More than in perhaps any other American city, visitors to New Orleans come in search of authenticity. Ours is a unique culture, and substitutes for the real New Orleans — be it our food, music, festivals or mere joie de vivre — need not apply.
Irish native and Caribbean resident Patricia Maher has found a unique way to capture that authenticity. Her new website and smartphone app FUHWE pairs locals and visitors for one-of-a-kind NOLA experiences. Think of it as a sort of Uber for tourism, with local residents in the driver’s seats.
It all started, as most entrepreneurial ventures do these days, with an idea and a chance to pitch it.
“We entered a start-up competition at Loyola,” explains Maher, who lives in Grenada on the rare occaisions when she’s not scouting the under-radar byways of the Big Easy. “I had never been to New Orleans before, and I loved the city. You have the same passion for hospitality, the same friendliness as we have in the Caribbean. And the same great weather.”
Maher and her partner, Shawn Louis, an IT specialist from Barbados, are both avid travelers. And both knew that their best memories stemmed from meeting local people wherever they went. Surely, they reasoned, there was an app in that.
“We thought, how can we make it easier for visitors and locals to connect? How could we help people explore like a local?” says Maher.
FUHWE was born. The phrase is a Caribbean expression that means something long the lines of “we the people,” advises Maher. “You hear it all over the Caribbean – is it fuhwe? Meaning, is it for us? It enhances the idea of connectivity.”
In New Orleans, the two entrepreneurs strolled St. Charles Avenue, stopping residents to ask them what one New Orleans thing they would show an outsider, and video-taping the answers. It became part of their competition presentation (and is posted at the end of this story).
“I honestly believe that’s what helped us win the Loyola competition,” says Maher. “Locals love showing off this city.”
FUHWE launched a beta website in April, and the phone app makes its debut this month. Local residents who want to offer a local “experience” to visitors can pitch the idea to Maher and her team.
“If we like it, we interview the person, then do a dry run of the experience,” says Maher. “I’m getting to know this city in ways I never imagined.”
If the outing meets FUHWE criteria, it goes on the site. Visitors — or “explorers,” in FUHWE terminology — can book the experience online, up to two hours in advance. So far, about 20 local operators are offering outings. They range from the history of the burgeoning O.C. Haley corridor by a resident who grew up there to a pub crawl culminating in live music at the Candlelight Lounge by a devote of that brass-band shrine.
“One of my favorites is a ‘We be jazzin’ tour of Treme,” says Maher. “It was the musical nirvana experience in New Orleans I’d been looking for.” The trek included a visit to the Backstreet Cultural Museum, and ended with a live Jazz in the Park concert in Congo Square. “I ate crawfish and grits with cornbread.
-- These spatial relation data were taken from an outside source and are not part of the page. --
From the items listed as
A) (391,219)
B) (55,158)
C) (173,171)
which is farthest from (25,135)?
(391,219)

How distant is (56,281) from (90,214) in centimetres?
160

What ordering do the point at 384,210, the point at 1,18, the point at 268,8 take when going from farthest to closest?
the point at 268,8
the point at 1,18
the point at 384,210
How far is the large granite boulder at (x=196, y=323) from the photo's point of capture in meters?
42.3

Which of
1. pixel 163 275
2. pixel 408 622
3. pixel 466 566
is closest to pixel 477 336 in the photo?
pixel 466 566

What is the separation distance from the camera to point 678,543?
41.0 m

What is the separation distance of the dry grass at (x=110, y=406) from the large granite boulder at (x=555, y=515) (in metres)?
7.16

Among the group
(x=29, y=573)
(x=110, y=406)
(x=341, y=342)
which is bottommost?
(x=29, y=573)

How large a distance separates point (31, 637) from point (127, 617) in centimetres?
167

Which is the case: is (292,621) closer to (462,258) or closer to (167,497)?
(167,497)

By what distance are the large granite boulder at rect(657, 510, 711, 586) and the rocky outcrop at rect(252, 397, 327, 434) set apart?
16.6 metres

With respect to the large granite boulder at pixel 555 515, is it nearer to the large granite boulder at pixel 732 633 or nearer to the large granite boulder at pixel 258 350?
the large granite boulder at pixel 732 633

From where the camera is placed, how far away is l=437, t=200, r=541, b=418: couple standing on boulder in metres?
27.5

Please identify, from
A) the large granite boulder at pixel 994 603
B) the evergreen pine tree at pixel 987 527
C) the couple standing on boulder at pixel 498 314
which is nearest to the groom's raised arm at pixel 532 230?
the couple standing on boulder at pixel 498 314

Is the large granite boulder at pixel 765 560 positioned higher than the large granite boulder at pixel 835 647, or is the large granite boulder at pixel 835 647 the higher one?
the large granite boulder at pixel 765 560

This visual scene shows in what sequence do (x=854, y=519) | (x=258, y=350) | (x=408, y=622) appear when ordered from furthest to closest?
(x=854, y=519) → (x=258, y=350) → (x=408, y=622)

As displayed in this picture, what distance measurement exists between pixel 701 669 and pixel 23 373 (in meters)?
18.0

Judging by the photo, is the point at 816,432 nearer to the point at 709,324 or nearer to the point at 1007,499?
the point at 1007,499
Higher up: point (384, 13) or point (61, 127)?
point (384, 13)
It was amazing.”
Experiences are scheduled on the site in advance by the locals, and generally require a minimum of two people and a maximum of 10. All take place in public arenas, and go by foot or public transportation. FUHWE takes a commission, with the bulk of the tour price going to the local guide.
Locals who have signed up to offer unique experiences include traditional guides looking to be a little more creative in their NOLA offerings, as well as first-timers who want to share a neighborhood or passion with visitors. Some schedule weekly experiences, while others are one-time experiences, like an escorted visit to Bayou Boogaloo.
“Can you imagine a Saints fan taking explorers to a local Saints game?” says Maher. “Everyone should experience that in the Dome.”
New Orleanian Melissa Rekic heard about FUHWE at the original Startup Weekend, and signed up right away. “I can’t think of a better way to make extra money than being able to meet people from around the world, and show them what I already know and love,” she says.
Customers who sign up for these locals’ outings run the gamut in age and background, although all tend to be adventuresome.
“We’re targeting people who generally don’t book tours,” Maher says. “There are lots of sites that give local advice on what to do in New Orleans. The difference with us is that this connects people in person.”
FUHWE is adding tours daily, Maher says. Users — both locals and explorers — are invited to share online as well as in person. A function is built into the platform that allows explorers to rate and review the locals, as well as message them with comments or questions.
Maher and Louis hope to expand FUHWE to other markets in the future. An exhibition booth at the recent Collision tech conference garnered a lot of interest, they say. Maher has her eye on Charleston and Savannah, cities with deep culture and histories worth mining.
“And the Caribbean, of course,” she says with a smile. “It would be a perfect fit there.”
Friendly people. A passion for hospitality. Great weather. All but that last will resonate with NOLA locals looking to share their city.